Why SSMs matter and where they stand

The main appeal of SSMs is handling very long sequences cheaply. Because cost grows linearly rather than quadratically, SSMs are attractive for long documents, high-resolution audio, and genomic sequences where attention becomes expensive. At inference, the recurrent form keeps a fixed-size state and does not require a growing key-value cache, which lowers memory and can speed up generation.

SSMs are an active research direction rather than a settled replacement for transformers. Many recent systems are hybrids that interleave SSM layers with a few attention layers to combine linear-time efficiency with attention's precise recall. The practical takeaway is that Mamba demonstrated a credible, linear-time alternative to attention, and the field continues to explore where pure SSMs, pure transformers, and hybrids each work best.

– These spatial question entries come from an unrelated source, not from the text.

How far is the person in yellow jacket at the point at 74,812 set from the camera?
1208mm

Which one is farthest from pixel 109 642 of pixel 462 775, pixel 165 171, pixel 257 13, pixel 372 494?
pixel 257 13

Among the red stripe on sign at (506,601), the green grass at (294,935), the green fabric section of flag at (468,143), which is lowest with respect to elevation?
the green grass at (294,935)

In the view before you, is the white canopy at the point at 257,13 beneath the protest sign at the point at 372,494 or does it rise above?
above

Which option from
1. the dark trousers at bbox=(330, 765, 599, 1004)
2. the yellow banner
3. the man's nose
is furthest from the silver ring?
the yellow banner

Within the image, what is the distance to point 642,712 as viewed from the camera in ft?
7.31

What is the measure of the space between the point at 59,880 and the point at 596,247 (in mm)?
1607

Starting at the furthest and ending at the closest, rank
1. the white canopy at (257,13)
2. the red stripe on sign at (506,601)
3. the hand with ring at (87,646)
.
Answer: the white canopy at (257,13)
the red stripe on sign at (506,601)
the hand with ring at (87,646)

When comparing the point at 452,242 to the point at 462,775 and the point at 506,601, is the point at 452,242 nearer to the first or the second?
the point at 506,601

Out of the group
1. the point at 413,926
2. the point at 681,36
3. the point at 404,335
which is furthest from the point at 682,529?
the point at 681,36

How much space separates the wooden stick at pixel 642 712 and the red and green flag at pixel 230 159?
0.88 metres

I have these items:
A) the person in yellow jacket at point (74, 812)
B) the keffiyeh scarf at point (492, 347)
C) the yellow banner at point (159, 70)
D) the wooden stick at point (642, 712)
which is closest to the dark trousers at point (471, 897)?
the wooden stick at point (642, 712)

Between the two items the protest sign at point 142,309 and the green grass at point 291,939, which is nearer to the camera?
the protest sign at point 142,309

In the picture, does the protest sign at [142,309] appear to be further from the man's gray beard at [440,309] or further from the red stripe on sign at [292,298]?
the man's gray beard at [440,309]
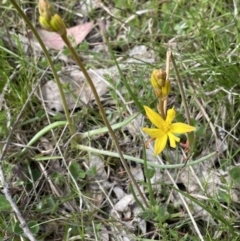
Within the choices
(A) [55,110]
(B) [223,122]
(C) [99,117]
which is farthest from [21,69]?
(B) [223,122]

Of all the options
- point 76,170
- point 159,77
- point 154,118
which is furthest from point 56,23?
point 76,170

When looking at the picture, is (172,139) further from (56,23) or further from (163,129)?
(56,23)

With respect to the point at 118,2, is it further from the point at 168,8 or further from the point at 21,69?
the point at 21,69

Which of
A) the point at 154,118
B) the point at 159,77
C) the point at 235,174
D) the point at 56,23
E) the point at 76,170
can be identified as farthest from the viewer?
the point at 76,170

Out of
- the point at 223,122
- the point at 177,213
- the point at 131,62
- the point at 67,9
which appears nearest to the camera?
the point at 177,213

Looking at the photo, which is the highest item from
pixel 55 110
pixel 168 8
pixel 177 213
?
pixel 168 8

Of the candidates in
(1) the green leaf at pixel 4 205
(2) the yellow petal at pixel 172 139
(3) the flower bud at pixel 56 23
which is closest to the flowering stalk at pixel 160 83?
(2) the yellow petal at pixel 172 139

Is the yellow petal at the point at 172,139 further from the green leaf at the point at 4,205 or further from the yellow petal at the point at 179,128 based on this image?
the green leaf at the point at 4,205

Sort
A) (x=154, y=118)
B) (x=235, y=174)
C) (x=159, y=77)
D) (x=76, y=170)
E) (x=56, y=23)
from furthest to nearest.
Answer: (x=76, y=170) < (x=235, y=174) < (x=154, y=118) < (x=159, y=77) < (x=56, y=23)

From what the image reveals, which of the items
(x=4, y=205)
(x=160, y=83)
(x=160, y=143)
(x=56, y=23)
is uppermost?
(x=56, y=23)
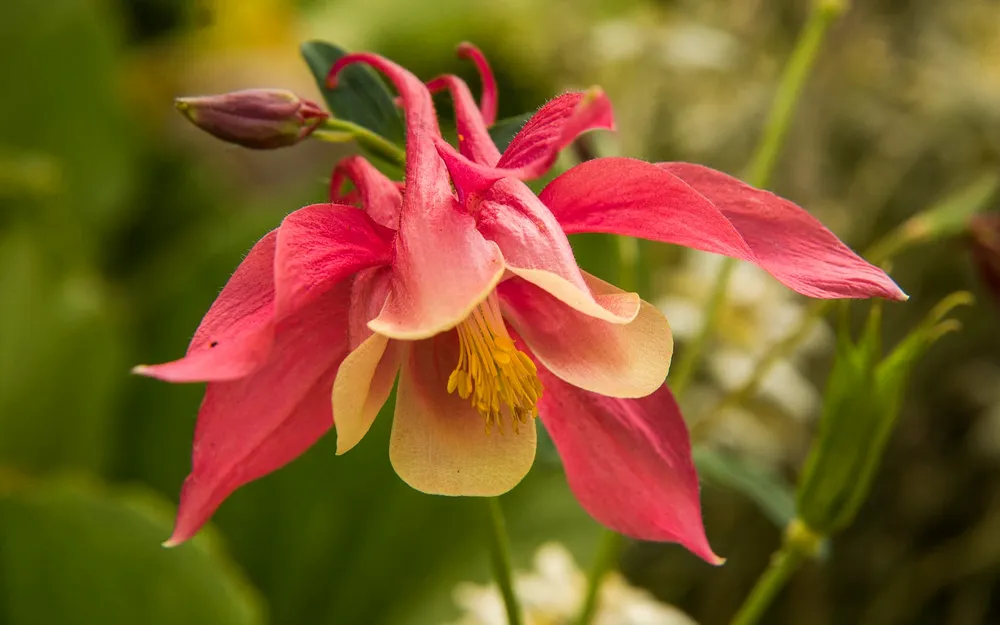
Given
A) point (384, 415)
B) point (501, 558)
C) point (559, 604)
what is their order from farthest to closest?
point (384, 415)
point (559, 604)
point (501, 558)

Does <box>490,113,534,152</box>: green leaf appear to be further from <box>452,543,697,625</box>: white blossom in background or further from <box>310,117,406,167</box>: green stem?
<box>452,543,697,625</box>: white blossom in background

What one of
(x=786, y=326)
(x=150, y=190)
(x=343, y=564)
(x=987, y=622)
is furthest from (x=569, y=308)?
(x=150, y=190)

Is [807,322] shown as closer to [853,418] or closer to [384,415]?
[853,418]

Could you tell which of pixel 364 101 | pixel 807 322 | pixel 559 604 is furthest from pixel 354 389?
pixel 559 604

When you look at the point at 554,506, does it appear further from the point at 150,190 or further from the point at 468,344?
the point at 150,190

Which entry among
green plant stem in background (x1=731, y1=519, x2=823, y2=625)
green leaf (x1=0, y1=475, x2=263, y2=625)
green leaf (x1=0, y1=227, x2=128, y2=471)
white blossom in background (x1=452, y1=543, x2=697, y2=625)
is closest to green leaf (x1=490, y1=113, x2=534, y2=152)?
green plant stem in background (x1=731, y1=519, x2=823, y2=625)

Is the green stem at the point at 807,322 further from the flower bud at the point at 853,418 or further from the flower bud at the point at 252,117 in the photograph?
the flower bud at the point at 252,117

  • Linear scaling suits long documents, audio, and genomics.
  • Recurrent inference uses a fixed-size state, with no growing KV cache.
  • Hybrid models mix SSM and attention layers in practice.
  • SSMs are an active alternative to, not a confirmed replacement for, transformers.

Key takeaways

  • State space models process sequences with a recurrent linear update over a compressed hidden state, scaling linearly in sequence length.
  • S4 made structured SSMs practical for long sequences using a convolutional formulation with time-invariant parameters.
  • Mamba adds a selection mechanism (the S6 layer) that makes SSM parameters input-dependent, giving content-aware memory.
  • Selectivity breaks the convolution trick, so Mamba uses a hardware-aware parallel scan to run efficiently on GPUs.
  • SSMs avoid attention's quadratic cost and a growing KV cache, making them attractive for very long sequences; hybrids with attention are common in practice.

Frequently asked questions

A state space model is a sequence model that maintains a compressed hidden state and updates it with a linear recurrence as each input arrives. Borrowed from control theory, it maps inputs to outputs while scaling linearly with sequence length, unlike quadratic attention.
A transformer uses self-attention, which compares every token to every other and costs quadratic time. Mamba uses a selective state space recurrence that scales linearly and keeps a fixed-size state at inference, avoiding the growing key-value cache transformers require.
Selection makes Mamba's SSM parameters depend on the current input rather than being fixed. This input-dependence lets the model decide what to keep in or filter out of its hidden state based on content, giving it content-aware memory that earlier time-invariant SSMs lacked.
S4 is a structured SSM with time-invariant parameters, allowing an efficient convolutional formulation. Mamba makes the parameters input-dependent (the S6 layer), which adds selectivity but requires a hardware-aware parallel scan since the convolution shortcut no longer applies.
Not universally. SSMs like Mamba scale linearly and excel on very long sequences, but transformers still offer precise recall. Many systems are hybrids that interleave SSM and attention layers, and the trade-offs remain an active area of research.